[EXERCÍCIO 1] Liste todos os nomes de lugares geográficos que aparecem no texto sobre a liderança do Hamas.
[EXERCÍCIO 2] Transcreva do texto sobre a liderança do Hamas o trecho que começa em "Yahya al-Sinwar, líder" e termina em "abordando este fato.".

[TEXTO FORNECIDO]

------

Yahya al-Sinwar, líder do Hamas na Faixa de Gaza, na Cidade de Gaza, em 10 de março de 2021 [Ali Jadallah/Agência Anadolu]

O Movimento de Resistência Islâmica Palestina (Hamas) anunciou seu novo líder após o assassinato de Ismail Haniyeh, em ato terrorista perpetrado pelo Estado Sionista em Teerã. Na primeira semana de agosto uma das principais forças político-militares do Eixo da Resistência revelou que o ex-preso político nas masmorras do Apartheid,Yahya Sinwar, passa a ocupar a liderança política. Como fizemos em outros artigos, o texto que segue analisa os relatos e narrativas de dois conglomerados de mídia hegemônica operando no Brasil abordando este fato.

------

[DADOS FORNECIDOS]
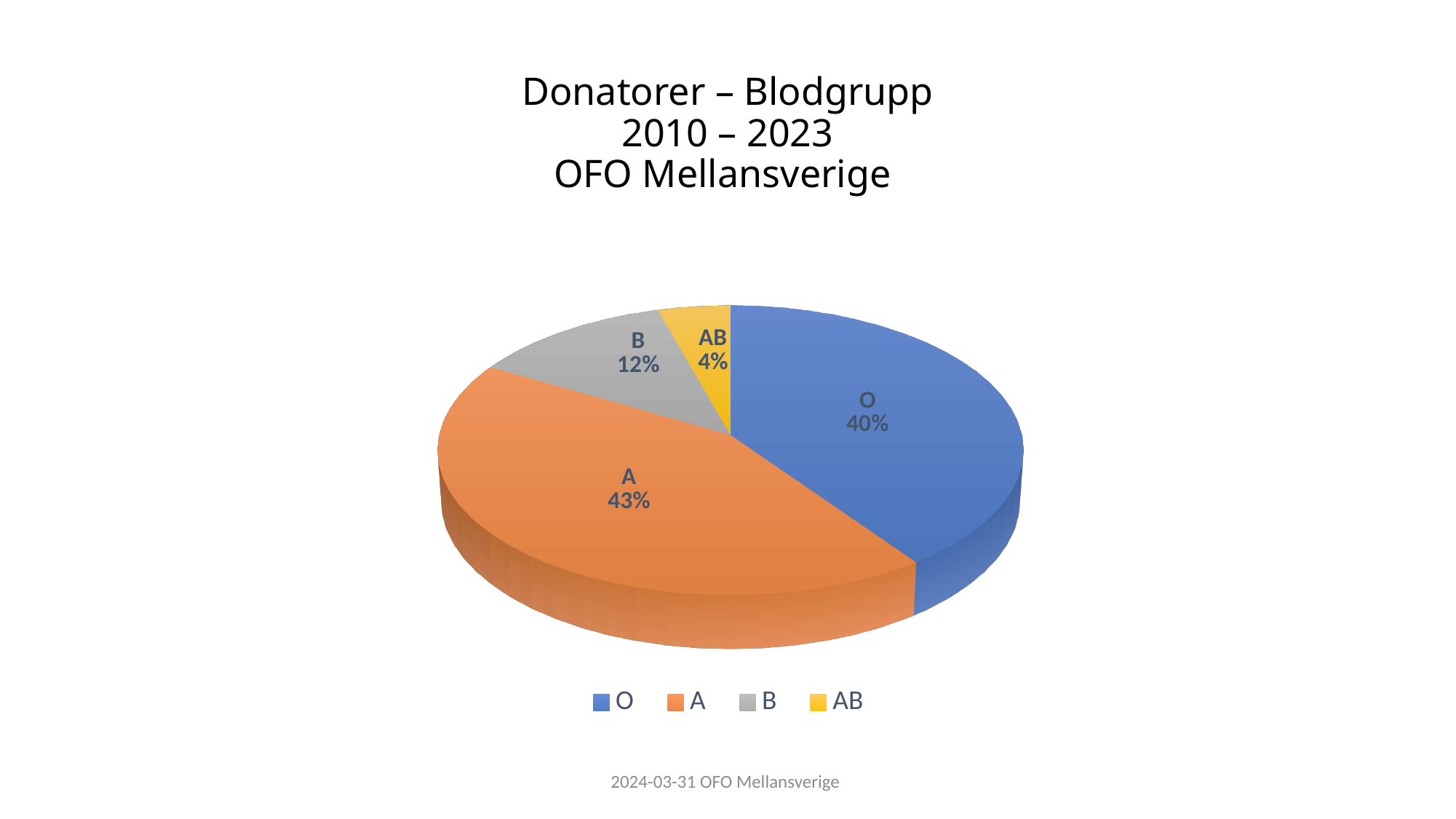
What share of donors has blood group AB? 4% What share of donors has blood group O? 40% What is the difference in percentage points between blood group B and blood group AB? 8% Which blood group has the smallest share of donors? AB How many blood groups are shown in the pie chart? 4 What type of chart is shown on the slide? Pie chart What is the title of the chart? Donatorer – Blodgrupp 2010 – 2023 OFO Mellansverige What share of donors has blood group A? 43% What is the difference in percentage points between blood group A and blood group O? 3% Which blood group has the largest share of donors? A Which has a larger share, blood group B or blood group AB? B What share of donors has blood group B? 12%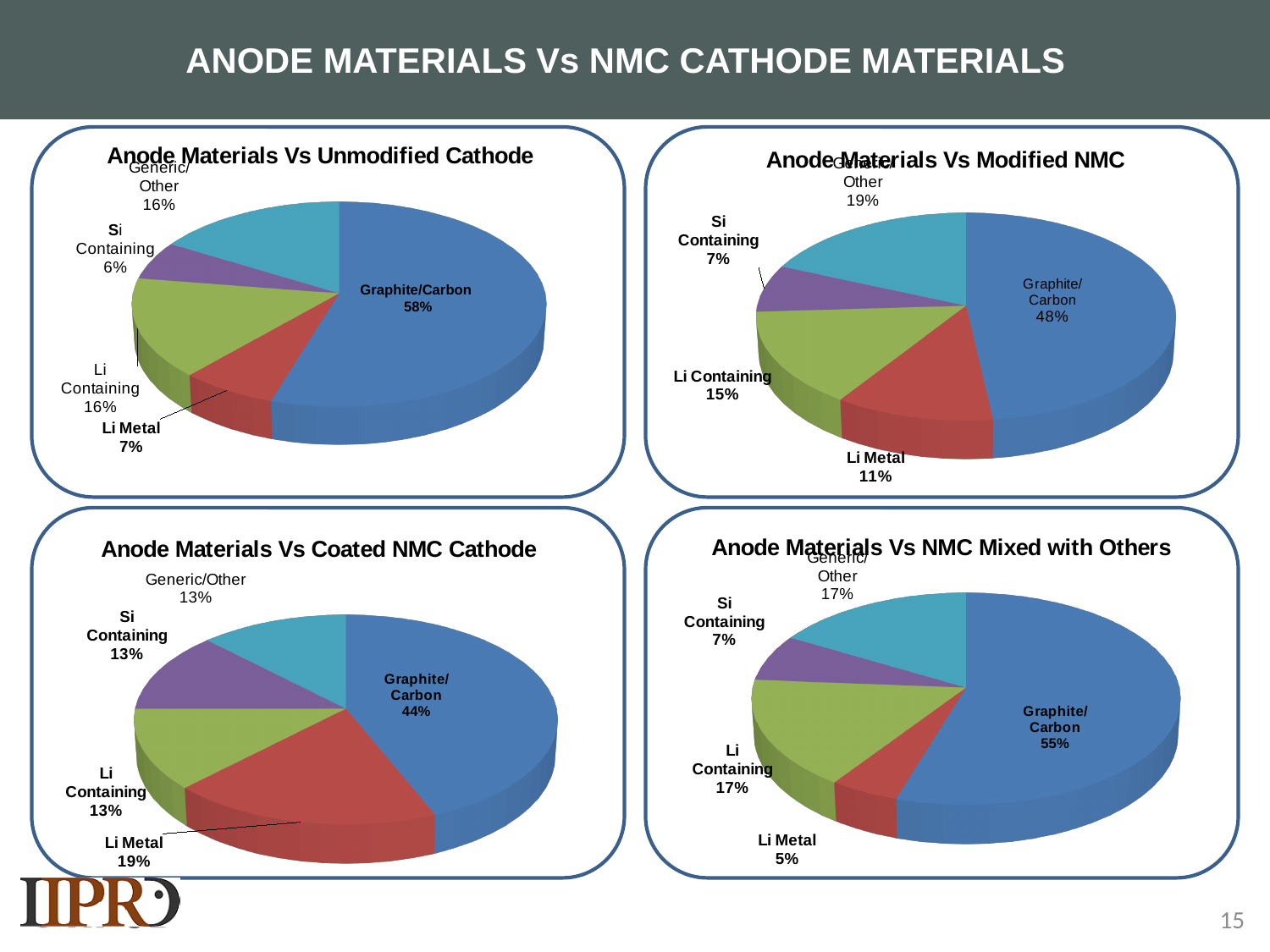
In the 'Anode Materials Vs Coated NMC Cathode' chart, which category has the largest share? Graphite/Carbon What kind of chart is 'Anode Materials Vs Modified NMC'? Pie chart In the 'Anode Materials Vs Modified NMC' chart, what is the share for Li Metal? 11% In the 'Anode Materials Vs Unmodified Cathode' chart, what share does Graphite/Carbon have? 58% In the 'Anode Materials Vs Unmodified Cathode' chart, which category has the smallest share? Si Containing How many charts are shown on the slide? 4 In the 'Anode Materials Vs Modified NMC' chart, what is the difference between the Generic/Other share and the Si Containing share? 12% In the 'Anode Materials Vs Unmodified Cathode' chart, what is the difference between the Graphite/Carbon share and the Li Metal share? 51% In the 'Anode Materials Vs NMC Mixed with Others' chart, which is larger: Li Containing or Si Containing? Li Containing How many categories are shown in the 'Anode Materials Vs Coated NMC Cathode' chart? 5 In the 'Anode Materials Vs Coated NMC Cathode' chart, what is the share for Li Metal? 19%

------

[RESPOSTA ESPERADA 1]
Faixa de Gaza
Cidade de Gaza
Teerã
Brasil

[RESPOSTA ESPERADA 2]
Yahya al-Sinwar, líder do Hamas na Faixa de Gaza, na Cidade de Gaza, em 10 de março de 2021 [Ali Jadallah/Agência Anadolu]

O Movimento de Resistência Islâmica Palestina (Hamas) anunciou seu novo líder após o assassinato de Ismail Haniyeh, em ato terrorista perpetrado pelo Estado Sionista em Teerã. Na primeira semana de agosto uma das principais forças político-militares do Eixo da Resistência revelou que o ex-preso político nas masmorras do Apartheid,Yahya Sinwar, passa a ocupar a liderança política. Como fizemos em outros artigos, o texto que segue analisa os relatos e narrativas de dois conglomerados de mídia hegemônica operando no Brasil abordando este fato.